La conversación se torna imposible, simplemente imposible. La diva habla sola, pregunta disparates, salta de un tema a otro sin razón ni sensatez, habla de ella y solo de ella y le importa un pepino lo que Silvia hace con su vida, aunque de pronto se propone halagarme y dice que ve mi programa de televisión (pero no le creo, porque dice que mi hijo está muy lindo y que no se lo pierde nunca; debe de ser que me ve para quedarse dormida, zampada, en bata y pantuflas, no corta de somníferos). La gente de televisión es casi toda así: falsa, mentirosa, diplomática, te dicen que te ven cuando no te ven y te dicen que eres genial cuando no te soportan, y lo curioso es que esa duplicidad proviene de unos y otros, colegas de oficio, que se odian, se detestan, si pudieran se matarían o harían que despidieran al otro del canal donde compiten. Esto me ha pasado mucho, gente que me elogia y que en el fondo, como competimos, como somos rivales dadas las circunstancias, quieren estrangularme o darme veneno contra ratas. Hasta que se asocian con otras ratas gordas y lo consiguen, y entonces son felices, sin saber que sacándome de esa madriguera de roedores me han hecho un favor, el de devolverme a la libertad.

De pronto la diva hace una escena dramática y llama al jefe de camareros y le dice en tono exento de amabilidad que el aire acondicionado la está matando y que, por favor, lo apaguen o lo bajen (tendría que haber dicho que lo suban) porque está congelada, aterida, al borde de un ataque de hipotermia. Se organiza una batahola porque lógicamente, estando en Miami, el aire del restaurante, que es grande y lujoso, no puede apagarse por el capricho de una diva y al parecer está fijado a una temperatura que no puede cambiarse a pedido del cliente. Yo, que hago televisión todas las noches en Miami, estoy acostumbrado a eso, a que el estudio es un iglú y no le puedes pedir al técnico que suba unos grados la temperatura para estar más tibiecitos.

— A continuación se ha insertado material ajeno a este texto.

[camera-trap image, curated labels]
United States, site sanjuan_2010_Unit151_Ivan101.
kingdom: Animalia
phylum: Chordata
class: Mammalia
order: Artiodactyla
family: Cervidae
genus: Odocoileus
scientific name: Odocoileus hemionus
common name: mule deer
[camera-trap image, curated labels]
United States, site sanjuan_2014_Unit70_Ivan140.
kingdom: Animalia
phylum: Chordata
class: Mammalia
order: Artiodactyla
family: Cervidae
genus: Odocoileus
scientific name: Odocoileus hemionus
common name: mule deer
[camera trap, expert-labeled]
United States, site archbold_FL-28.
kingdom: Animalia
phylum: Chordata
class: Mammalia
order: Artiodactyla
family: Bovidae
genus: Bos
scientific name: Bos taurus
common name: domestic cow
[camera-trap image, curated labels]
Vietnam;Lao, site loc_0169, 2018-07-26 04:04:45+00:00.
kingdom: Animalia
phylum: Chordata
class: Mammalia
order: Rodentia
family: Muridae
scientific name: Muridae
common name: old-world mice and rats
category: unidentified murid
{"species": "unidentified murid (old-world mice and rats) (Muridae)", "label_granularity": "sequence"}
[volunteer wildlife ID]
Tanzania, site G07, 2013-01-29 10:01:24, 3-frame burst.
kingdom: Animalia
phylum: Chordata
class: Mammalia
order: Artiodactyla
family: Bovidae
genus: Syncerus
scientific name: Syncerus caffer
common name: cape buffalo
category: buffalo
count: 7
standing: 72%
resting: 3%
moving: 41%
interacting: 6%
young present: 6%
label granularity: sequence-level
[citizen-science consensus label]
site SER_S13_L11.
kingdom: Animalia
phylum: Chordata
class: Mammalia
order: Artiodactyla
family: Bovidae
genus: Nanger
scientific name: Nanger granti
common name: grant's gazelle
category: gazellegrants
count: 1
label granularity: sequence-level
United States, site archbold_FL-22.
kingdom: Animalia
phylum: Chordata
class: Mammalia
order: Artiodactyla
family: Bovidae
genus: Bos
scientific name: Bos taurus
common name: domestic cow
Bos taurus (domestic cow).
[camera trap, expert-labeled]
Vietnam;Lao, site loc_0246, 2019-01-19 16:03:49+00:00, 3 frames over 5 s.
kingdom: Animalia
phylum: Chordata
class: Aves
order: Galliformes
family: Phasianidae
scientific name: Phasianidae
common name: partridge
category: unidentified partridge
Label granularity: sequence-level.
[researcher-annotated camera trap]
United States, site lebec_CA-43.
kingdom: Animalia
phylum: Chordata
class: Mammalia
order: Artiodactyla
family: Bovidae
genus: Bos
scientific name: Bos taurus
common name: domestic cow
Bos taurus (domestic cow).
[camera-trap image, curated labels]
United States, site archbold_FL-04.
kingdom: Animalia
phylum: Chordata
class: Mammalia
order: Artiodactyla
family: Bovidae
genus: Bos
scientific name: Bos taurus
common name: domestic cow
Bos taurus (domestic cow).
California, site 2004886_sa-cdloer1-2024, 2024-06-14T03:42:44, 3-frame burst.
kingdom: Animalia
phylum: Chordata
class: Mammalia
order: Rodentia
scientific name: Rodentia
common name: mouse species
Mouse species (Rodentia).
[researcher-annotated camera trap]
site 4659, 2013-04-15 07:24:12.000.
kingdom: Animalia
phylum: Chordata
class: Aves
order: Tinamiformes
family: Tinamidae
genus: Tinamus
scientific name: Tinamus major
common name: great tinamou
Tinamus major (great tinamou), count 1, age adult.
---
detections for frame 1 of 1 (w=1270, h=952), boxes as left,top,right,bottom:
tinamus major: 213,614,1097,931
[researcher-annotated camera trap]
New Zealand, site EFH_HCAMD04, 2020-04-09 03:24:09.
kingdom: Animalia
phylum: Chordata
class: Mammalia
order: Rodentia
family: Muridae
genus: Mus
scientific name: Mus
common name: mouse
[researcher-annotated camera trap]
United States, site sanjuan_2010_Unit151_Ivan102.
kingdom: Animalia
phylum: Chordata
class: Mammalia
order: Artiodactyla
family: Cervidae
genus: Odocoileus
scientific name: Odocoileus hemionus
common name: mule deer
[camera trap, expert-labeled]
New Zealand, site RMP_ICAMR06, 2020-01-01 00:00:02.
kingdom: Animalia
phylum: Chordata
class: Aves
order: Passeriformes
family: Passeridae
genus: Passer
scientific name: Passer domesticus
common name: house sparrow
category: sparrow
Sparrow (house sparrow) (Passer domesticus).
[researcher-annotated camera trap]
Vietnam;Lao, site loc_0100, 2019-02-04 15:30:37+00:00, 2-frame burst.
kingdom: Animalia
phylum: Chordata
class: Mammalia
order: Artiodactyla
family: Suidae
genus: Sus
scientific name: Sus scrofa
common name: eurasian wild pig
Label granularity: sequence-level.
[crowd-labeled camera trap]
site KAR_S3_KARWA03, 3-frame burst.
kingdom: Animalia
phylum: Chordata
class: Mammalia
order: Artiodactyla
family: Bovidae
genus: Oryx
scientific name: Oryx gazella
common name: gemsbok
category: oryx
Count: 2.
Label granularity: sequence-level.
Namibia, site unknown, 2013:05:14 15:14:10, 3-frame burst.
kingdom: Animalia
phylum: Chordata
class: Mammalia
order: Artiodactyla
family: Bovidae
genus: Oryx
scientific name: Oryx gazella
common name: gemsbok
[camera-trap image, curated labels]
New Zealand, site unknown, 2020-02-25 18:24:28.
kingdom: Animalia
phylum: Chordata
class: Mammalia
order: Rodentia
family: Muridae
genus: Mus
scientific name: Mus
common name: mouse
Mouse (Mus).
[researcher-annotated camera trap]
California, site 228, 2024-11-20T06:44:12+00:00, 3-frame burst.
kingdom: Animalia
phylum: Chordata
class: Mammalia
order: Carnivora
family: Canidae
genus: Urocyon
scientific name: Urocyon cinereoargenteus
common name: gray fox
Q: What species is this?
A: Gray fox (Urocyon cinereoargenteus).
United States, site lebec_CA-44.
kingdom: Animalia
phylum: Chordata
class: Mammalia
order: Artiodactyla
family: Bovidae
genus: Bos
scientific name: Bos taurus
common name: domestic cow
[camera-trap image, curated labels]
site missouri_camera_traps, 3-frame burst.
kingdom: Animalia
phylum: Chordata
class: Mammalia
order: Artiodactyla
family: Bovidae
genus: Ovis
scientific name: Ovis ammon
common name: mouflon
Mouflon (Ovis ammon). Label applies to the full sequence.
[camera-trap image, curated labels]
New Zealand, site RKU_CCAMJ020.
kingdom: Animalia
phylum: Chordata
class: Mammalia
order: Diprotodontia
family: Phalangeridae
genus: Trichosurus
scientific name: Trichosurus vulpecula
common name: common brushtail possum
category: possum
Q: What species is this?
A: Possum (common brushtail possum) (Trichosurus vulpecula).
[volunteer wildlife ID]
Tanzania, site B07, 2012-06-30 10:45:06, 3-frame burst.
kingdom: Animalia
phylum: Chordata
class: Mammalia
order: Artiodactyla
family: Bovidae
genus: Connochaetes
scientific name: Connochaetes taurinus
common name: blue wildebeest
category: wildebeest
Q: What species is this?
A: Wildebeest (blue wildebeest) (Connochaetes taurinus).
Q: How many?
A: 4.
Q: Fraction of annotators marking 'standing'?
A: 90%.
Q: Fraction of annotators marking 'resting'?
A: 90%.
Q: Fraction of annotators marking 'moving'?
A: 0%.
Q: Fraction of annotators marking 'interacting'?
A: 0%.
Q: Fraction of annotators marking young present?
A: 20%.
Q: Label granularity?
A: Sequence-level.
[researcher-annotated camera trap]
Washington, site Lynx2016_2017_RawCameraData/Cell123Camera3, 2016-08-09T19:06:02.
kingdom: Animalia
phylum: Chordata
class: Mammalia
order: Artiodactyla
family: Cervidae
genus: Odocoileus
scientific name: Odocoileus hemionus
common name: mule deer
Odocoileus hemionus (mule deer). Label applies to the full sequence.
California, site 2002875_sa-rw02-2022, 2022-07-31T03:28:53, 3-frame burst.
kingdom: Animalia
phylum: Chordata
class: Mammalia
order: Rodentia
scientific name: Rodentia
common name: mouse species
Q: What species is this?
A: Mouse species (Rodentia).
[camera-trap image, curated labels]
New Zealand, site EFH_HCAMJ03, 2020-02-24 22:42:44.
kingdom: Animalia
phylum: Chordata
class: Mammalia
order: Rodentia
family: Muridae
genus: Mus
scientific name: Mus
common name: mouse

Al final, con la diva dando espasmos de frío y echándose vino blanco para calentarse, pido la cuenta. La reunión ha sido un completo fracaso porque Silvia y yo hemos comprendido que con esa señora no se puede trabajar ni caminar a la esquina. Sin embargo, nos dan una alegría: el cantante famoso, dueño del lugar, que está en México y a quien han avisado de nuestra presencia, nos invita el opíparo almuerzo y los litros de vino que la diva se ha echado entre pecho y espalda. Como los tiempos están duros y el próximo año puede que tome un sabático (es decir, que no trabaje para la televisión y quizá no trabaje en modo alguno), acepto la invitación conmovido y prometo volver, una promesa que he de honrar, a ver si me invitan de nuevo.

Saliendo del restaurante, Silvia y yo nos despedimos de la diva y, curiosamente, en un acto de amor simultáneo e impredecible, decimos una misma expresión: "¡La concha de la lora!". Es un gran momento de amor, una coincidencia exacta e impredecible que justifica todo lo anterior.